Ada suara bising di bawah tanah.
Ada suara gaduh di atas tanah.
Ada ucapan-ucapan kacau di antara rumah-rumah.
Ada tangis tak menentu di tengah sawah.
Dan, lho, ini di belakang saya
ada tentara marah-marah.
Apaa saja yang terjadi ? Aku tak tahu.
Aku melihat kilatan-kilatan api berkobar.
Aku melihat isyarat-isyarat.
Semua tidak jelas maknanya.
Raut wajah yang sengsara, tak bisa bicara,
menggangu pemandanganku.
Apa saja yang terjadi ? Aku tak tahu.
Pendengaran dan penglihatan
menyesakkan perasaan,
membuat keresahan
Ini terjadi karena apa-apa yang terjadi
terjadi tanpa kutahu telah terjadi.
Aku tak tahu. Kamu tak tahu.
Tak ada yang tahu.
Betapa kita akan tahu,
kalau koran-koran ditekan sensor,
dan mimbar-mimbar yang bebas telah dikontrol.
Koran-koran adalah penerusan mata kita.
Kini sudah diganti mata yang resmi.
Kita tidak lagi melihat kenyataan yang beragam.
Kita hanya diberi gambara model keadaan
yang sudah dijahit oleh penjahit resmi.
Mata rakyat sudah dicabut.
Rakyat meraba-raba di dalam kasak-kusuk.
Mata pemerintah juga diancam bencana.
Mata pemerintah memakai kacamata hitam.
Terasing di belakang meja kekuasaan.
Mata pemerintah yang sejati
sudah diganti mata-mata.
Barisan mata-mata mahal biayanya.
Banyak makannya.
Sukar diaturnya.
Sedangkan laporannya
mirp pandangan mata kuda kereta
yang dibatasi tudung mata.
Dalam pandangan yang kabur,
semua orang marah-marah.
Rakyat marah, pemerinta marah,
semua marah lantara tidak punya mata.
Semua mata sudah disabotir.
Mata yangbebas beredar hanyalah mata-mata.
Puisi “Sajak Mata-mata” dengan cermat menangkap suasana ketidakpastian yang melanda masyarakat dalam menghadapi informasi yang dikontrol dan dibatasi.
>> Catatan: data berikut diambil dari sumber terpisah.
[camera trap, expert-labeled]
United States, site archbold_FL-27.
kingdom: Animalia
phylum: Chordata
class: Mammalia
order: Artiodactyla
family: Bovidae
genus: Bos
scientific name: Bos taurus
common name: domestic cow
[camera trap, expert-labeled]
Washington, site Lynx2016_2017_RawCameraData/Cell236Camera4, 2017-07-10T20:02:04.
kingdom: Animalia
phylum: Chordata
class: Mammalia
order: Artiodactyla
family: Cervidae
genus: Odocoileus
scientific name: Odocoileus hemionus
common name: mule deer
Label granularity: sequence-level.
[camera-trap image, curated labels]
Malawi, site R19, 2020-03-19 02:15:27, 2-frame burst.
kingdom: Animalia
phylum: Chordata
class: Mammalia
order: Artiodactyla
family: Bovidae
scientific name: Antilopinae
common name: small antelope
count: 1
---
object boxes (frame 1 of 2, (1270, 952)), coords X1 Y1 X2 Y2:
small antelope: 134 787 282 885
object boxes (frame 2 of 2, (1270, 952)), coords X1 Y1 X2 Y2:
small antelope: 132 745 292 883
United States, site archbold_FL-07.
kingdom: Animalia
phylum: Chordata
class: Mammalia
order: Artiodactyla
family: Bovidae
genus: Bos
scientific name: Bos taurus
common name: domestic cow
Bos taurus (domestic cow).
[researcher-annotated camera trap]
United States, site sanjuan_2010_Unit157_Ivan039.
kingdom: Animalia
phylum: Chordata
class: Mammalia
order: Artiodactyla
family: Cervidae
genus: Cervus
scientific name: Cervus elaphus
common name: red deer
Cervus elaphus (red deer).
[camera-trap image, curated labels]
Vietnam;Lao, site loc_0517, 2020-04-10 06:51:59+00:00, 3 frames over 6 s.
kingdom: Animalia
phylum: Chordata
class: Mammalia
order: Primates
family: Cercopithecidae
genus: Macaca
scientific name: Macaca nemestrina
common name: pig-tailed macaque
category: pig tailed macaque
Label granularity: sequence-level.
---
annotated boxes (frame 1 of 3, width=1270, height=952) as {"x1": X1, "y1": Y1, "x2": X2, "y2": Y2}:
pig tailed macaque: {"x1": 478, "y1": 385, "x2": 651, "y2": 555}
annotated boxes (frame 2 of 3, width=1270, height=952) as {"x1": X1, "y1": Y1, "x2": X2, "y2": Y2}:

Penggunaan repetisi frasa ‘Aku tak tahu’ secara efektif menciptakan rasa kebingungan dan keresahan, yang sangat relevan dengan konteks sosial-politik saat ini. Gaya penulisan yang menggugah, menggabungkan elemen visual dan auditori, memberikan dampak emosional yang kuat kepada pembaca. Dalam hal keindahan bahasa, penulis berhasil menciptakan imaji yang tajam dan menarik, meskipun ada beberapa bagian yang terasa agak berlebihan. Dari segi keaslian ide, puisi ini menawarkan perspektif yang unik tentang ‘mata’ sebagai simbol pengawasan dan kontrol, menjadikannya relevan di era disinformasi. Kedalaman makna yang terkandung di dalamnya mendorong pembaca untuk merenungkan tentang kebebasan berpendapat dan hak atas informasi yang benar. Namun, elemen kejutan dalam puisi ini agak minim, karena banyak tema yang telah sering diangkat dalam karya sastra lainnya. Secara keseluruhan, “Sajak Mata-mata” adalah karya yang menantang dan bernilai, dengan potensi untuk menggugah kesadaran pembaca.